O COBRADOR DE PROMESSA
poema diálogo
(José Fortuna - grav. Zé Fortuna e Pitangueira)
Caipira (bate na porta): -Bom dia, Dotô Pereira, o senhor tá me conhecendo?
Político (eleito): - Não, não conheço, mas adivinho o que você está querendo.
Deve ser outro mendigo que aqui vem pedir esmola.
mas perdeste o vosso tempo, e trate de dar o fora.
Caipira: - Eu num sô nenhum mendigo, sô um home trabaiadô
os calo da minha mão pode mostrá meu valô
Tô descarço porque não pude nem comprá um sapatão
De tanto que trabaiei pra enriquecer os patrão
Político: - Bem.

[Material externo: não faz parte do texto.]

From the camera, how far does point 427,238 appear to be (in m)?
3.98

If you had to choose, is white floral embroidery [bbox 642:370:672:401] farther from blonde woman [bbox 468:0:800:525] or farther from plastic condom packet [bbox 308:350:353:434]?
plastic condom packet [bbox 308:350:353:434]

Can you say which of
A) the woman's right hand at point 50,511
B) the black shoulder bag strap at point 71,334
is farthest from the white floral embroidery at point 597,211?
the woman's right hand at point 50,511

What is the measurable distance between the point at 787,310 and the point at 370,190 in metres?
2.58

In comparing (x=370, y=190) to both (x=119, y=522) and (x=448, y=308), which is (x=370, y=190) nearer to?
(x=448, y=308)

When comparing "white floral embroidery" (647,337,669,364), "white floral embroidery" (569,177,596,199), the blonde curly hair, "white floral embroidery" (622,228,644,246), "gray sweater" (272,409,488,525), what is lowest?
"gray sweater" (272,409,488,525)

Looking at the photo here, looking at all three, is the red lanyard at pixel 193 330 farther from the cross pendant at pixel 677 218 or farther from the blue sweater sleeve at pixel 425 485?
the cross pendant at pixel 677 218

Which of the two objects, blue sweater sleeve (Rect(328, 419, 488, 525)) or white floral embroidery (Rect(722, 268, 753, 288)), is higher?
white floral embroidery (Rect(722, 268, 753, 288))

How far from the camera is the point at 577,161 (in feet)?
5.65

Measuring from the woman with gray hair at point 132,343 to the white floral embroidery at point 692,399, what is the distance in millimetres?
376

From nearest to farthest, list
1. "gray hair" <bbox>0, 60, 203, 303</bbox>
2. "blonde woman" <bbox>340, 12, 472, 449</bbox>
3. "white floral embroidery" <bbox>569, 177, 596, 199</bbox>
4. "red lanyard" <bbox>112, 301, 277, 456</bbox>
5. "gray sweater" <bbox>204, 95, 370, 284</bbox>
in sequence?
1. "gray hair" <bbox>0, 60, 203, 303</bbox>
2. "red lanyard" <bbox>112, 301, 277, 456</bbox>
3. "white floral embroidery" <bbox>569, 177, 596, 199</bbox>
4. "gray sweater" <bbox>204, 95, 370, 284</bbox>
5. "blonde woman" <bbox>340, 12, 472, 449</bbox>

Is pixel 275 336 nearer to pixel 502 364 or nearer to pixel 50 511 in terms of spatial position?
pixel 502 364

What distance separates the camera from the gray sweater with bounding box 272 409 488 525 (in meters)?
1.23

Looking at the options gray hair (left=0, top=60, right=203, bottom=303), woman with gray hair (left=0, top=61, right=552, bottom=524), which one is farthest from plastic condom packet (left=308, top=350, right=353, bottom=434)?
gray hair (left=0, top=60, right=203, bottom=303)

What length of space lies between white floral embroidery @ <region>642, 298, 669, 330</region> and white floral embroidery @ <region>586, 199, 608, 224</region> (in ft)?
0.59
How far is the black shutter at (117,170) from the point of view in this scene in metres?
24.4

Mas diga logo o que queres ou eu perco a paciência
e mando-o jogar na rua para pagar suas ofensas.
Caipira: - Eu tô aqui prá cobrá o que o senhor prometeu
Quando pediu o meu voto com que o senhor se elegeu.
Eu sou aquele caboclo da Fazenda Viradô
Vim sabê o que o senhor fez para os pobre lavradô
Político: - Mas eu agora não tenho que lhe dar satisfação
Vou sair com meus amigos para uma reveillon.
Caipira: - Mas, Dotô, o senhor não disse para nós tê união
Para juntos construí a grandeza da Nação?
Eu trabaiei o ano inteiro, ajudei a Nação
Colhi pro senhor comê o arroizinho e o feijão
Agora eu quero sabê onde o senhor aplicô
Os seiscentos contos por mês que a nação lhe pagô.
Político: - Ora, caipira, você pensa que eu tenho pouca despesa
com o meu filho em Londres estudando a língua inglesa
com minha dez empregadas, meu copeiro, meu garçom
com meu cachorro Lulu que só come filé mignon
com minha esposa que usa só os perfumes franceses
com meus quatro cadilacs que eu troco todos os meses
com os meus tapetes persa que são os mais caros do mundo
e que agora você está sujando com o pó de seus pés imundos.
Caipira: - Este tapete, Dotô, fui eu que ajudei ganhá
trabaiando pro sinhô por isso eu posso sujá
esta poeira, Dotô, é o retrato da pobreza
me sujei foi pra coiê o feijão da tua mesa
a roupa que o senhor veste foi feita com o argodão
que foi plantado e colhido pelos homes do sertão.
Seu filho estuda em Londres, o meu nem escola tem
e o senhor disse que construía uma escola prá nóis também
cadê as estrada que o Dotô disse que mandava arrumá
cadê as roupa e os remédio que ia baratiá?
cadê os tratô que o sinhô pra nóis ia comprá?
Cadê as leis pra defendê os lavradô do sertão
Que tão passando apertado nas garras dos tubarão?
cadê o hospital gratuito que o sinhô prometeu construí?
Pra cobrar estas promessa é que hoje eu vim aqui!
Político : - Oh, estou sendo insultado no recinto do meu lar
Fez perder-me o apetite pra comer meu caviar
Vá embora, caipira bobo, não venha mais me amolar
Fecho-lhe a porta no rosto, pois preciso descansar.
Caipira: - Tu pode batê a porta em minha cara, Dotô
Também um dia Jesus em seu santo rosto apanhou
Mas isso não faz calá a nossa voz no sertão
um dia, se Deus quizé, vai triunfá a razão
por isso eu faço um apelo aos nosso governadô
pra que faça arguma coisa para os pobre lavradô
se não os home do campo vão abandonar o roçado
aí eu só quero vê, seus canaia tubarão,
vocês comê cadilac e vesti televisão
quero vê o Dotô Pereira ir outra vez no sertão
pedi voto pro caboclos, eu juro de coração,
Vô atirá na cara dele com toda satisfação
todos ovos e tomate que encontrá na região.